QUOTED PASSAGE
****************************************

I spent 30 years in the Defence Force. Here's how Australia could easily be CUT OFF from the rest of the world - but embracing AI may save us
Professor Ian Langford said Australia relies on just 15 undersea cables for 99 per cent of its international data traffic for things like banking, markets, emergency services, defence communications and even streaming Netflix.
But a malicious foreign actor, such as China, could easily cripple this crucial infrastructure, plunging the country into digital darkness and wiping billions from the ASX in the process.
To counter this threat, Professor Langford, who served in the ADF for over 30 years, has called on the government and tech leaders to build AI data centres to bolster Australia's sovereignty and resilience by offering a back-up option.
'With the PLA (China's People's Liberation Army) cutting some military undersea cabling in Taiwan this year it forces us to think how vulnerable are we in terms of the same threat vector, and I think the answer is highly vulnerable,' Prof Langford said.
'We need to onshore a lot of our critical data and therefore we need to build sovereign data centres here so that we have the ability to effectively have a redundancy in the event of some sort of disruption to our critical infrastructure.'
'But also from a regional perspective to house data from south-west Pacific nations and other countries in the southern hemisphere which would allow this part of the world to survive in the event of a massive disruption which could occur should conflict break out between the US and China over Taiwan, for example.'
Prof Langford explained that a data centre was 'essentially a hothouse that converts energy into intelligence, into information'.
'Energy goes in and information comes out,' he said.
'And so you need power, you need access to infrastructure as in the site where you're situated, you need security, you need people and it needs to be cost sensitive.'
Australia is perfectly poised to provide all of these things, with Treasurer Jim Chalmers recently boasting that Australia is among the top five global destinations for data centres.
But many technology firms within the field have complained about red tape preventing them from building data centres on Australian soil.

****************************************

THE DATA
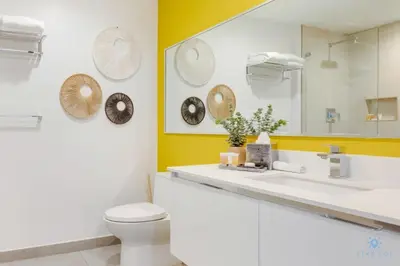 a bathroom with a toilet and a sink and a mirror at Hollywood Beach Broad - walk - Gym - Amazing Pool in Hollywood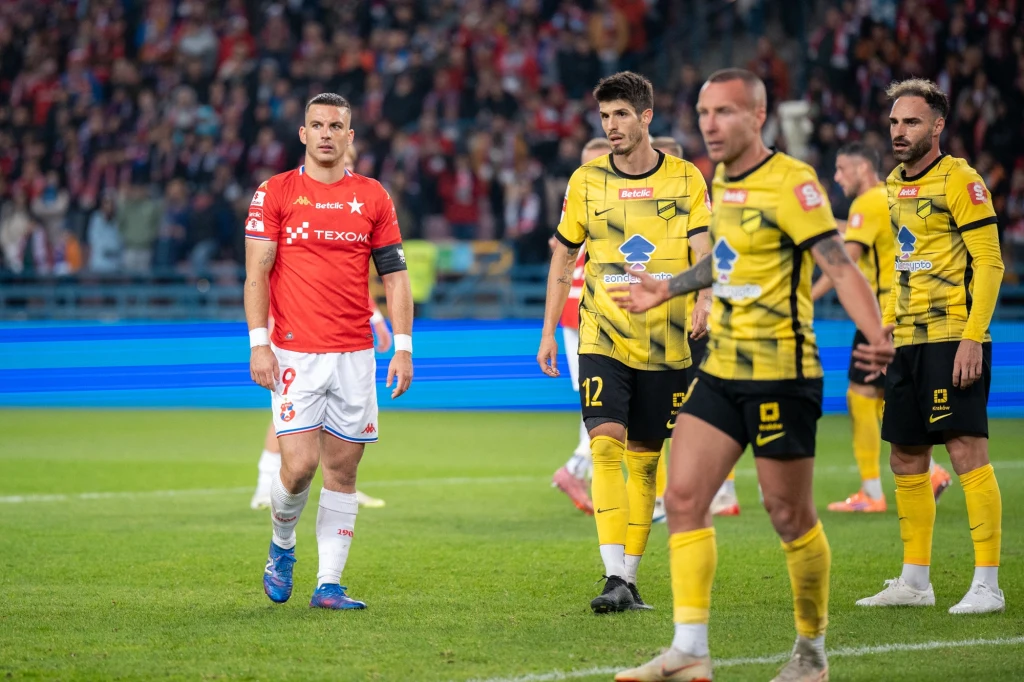 Piłkarze dwóch drużyn podczas meczu piłki nożnej na stadionie, jeden zawodnik w czerwonej koszulce, pozostali w żółto-czarnych strojach na tle licznie zgromadzonej publiczności.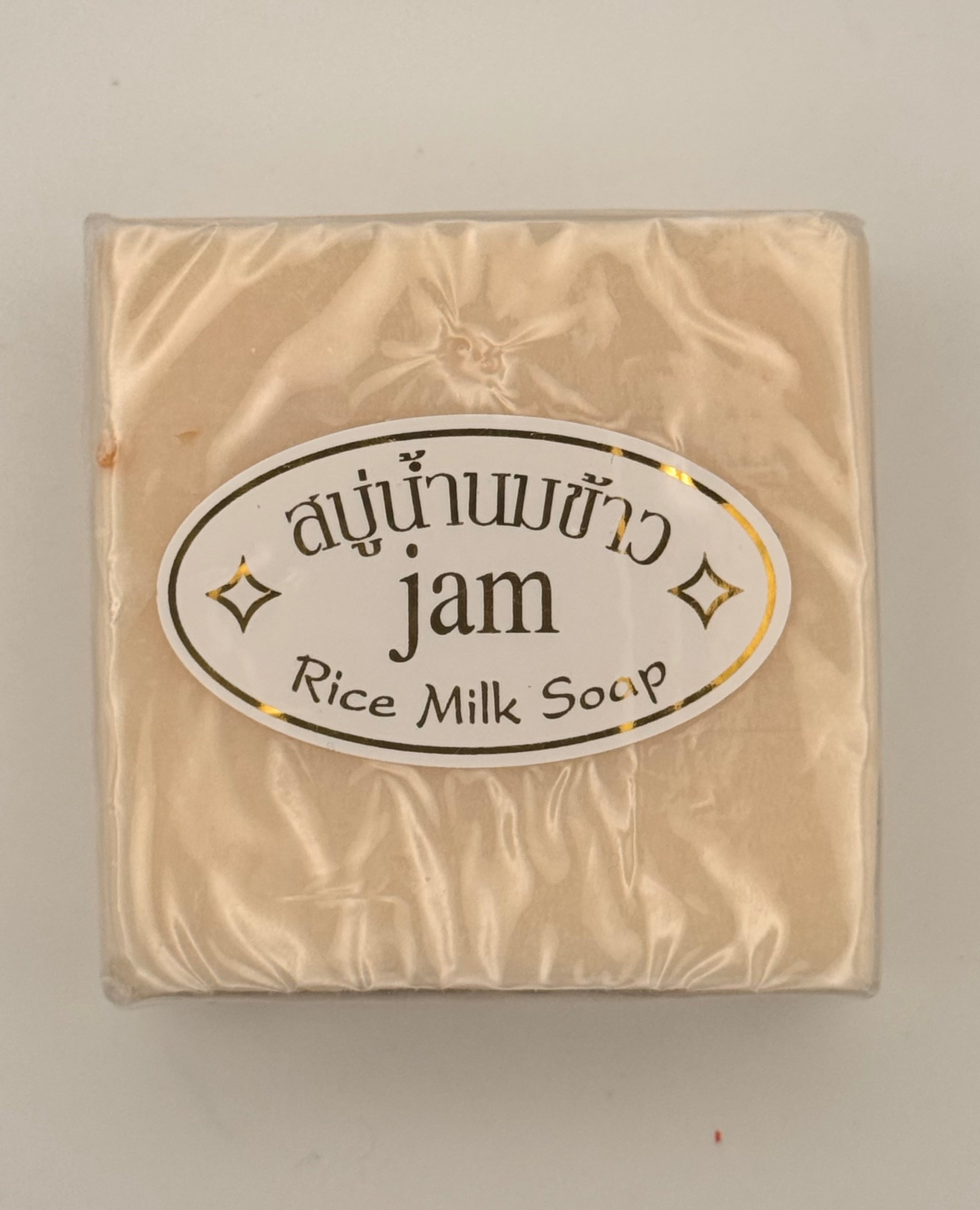 "Jam Rice Milk Soap bars unwrapped showing creamy rice milk texture for brightening face and body"
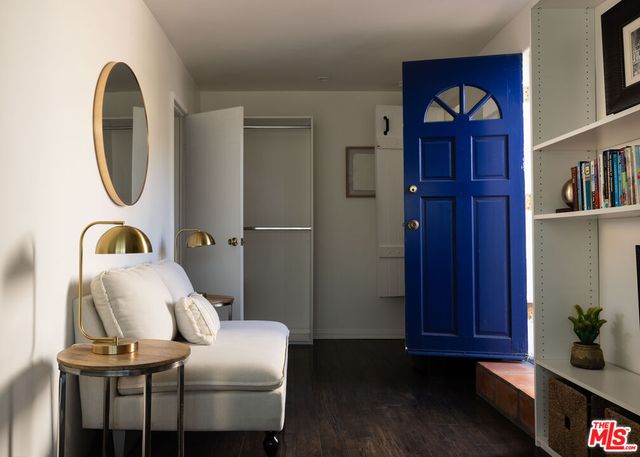 a room with furniture and wooden floor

****************************************

WHAT THIS EXERCISE ASKS
**1)** Repeat the article on Australia's undersea cables from "But a malicious" to "a back-up option.".
**2)** According to the article on Australia's undersea cables, how long did Professor Ian Langford serve in the ADF?
**3)** Resume the article on Australia's undersea cables from where it stops.

EXPECTED OUTPUTS
**1)**
But a malicious foreign actor, such as China, could easily cripple this crucial infrastructure, plunging the country into digital darkness and wiping billions from the ASX in the process.
To counter this threat, Professor Langford, who served in the ADF for over 30 years, has called on the government and tech leaders to build AI data centres to bolster Australia's sovereignty and resilience by offering a back-up option.

**2)** Over 30 years.

**3)**
Dan Roberts, a former Macquarie banker who co-founded Bitcoin mining and data centre-building firm IREN back in 2018, has said he would 'love' to build them in Australia but that it is 'just not practical'.
He compared Australia's position now with AI to the one it faced during the resources boom of the early 2000s, where instead of building up its own manufacturing industry, Australia simply shipped its commodities overseas.
'We're in the same position now, where the fourth industrial revolution is essentially energy as your input and a digital good as your output,' Mr Roberts told Capital Brief.
'Given the abundance of land, wind, solar, etcetera, we've got the same opportunity now, but all this red tape that gets in the way of actually doing it.'
His comments come a week after Atlassian co-founder Scott Farquhar called for Australia to harness the AI revolution by becoming a world leader in data centres.
The rich-lister claimed data centres could allow to 'export megawatts as megabytes (and get paid megabucks)'.
'This is a multi-billion-dollar, multi-decade opportunity,' Mr Farquhar told the National Press Club.
Prof Langford argues that this is borne out in the figures: at the moment, data centres account for 1.5 per cent of global energy production.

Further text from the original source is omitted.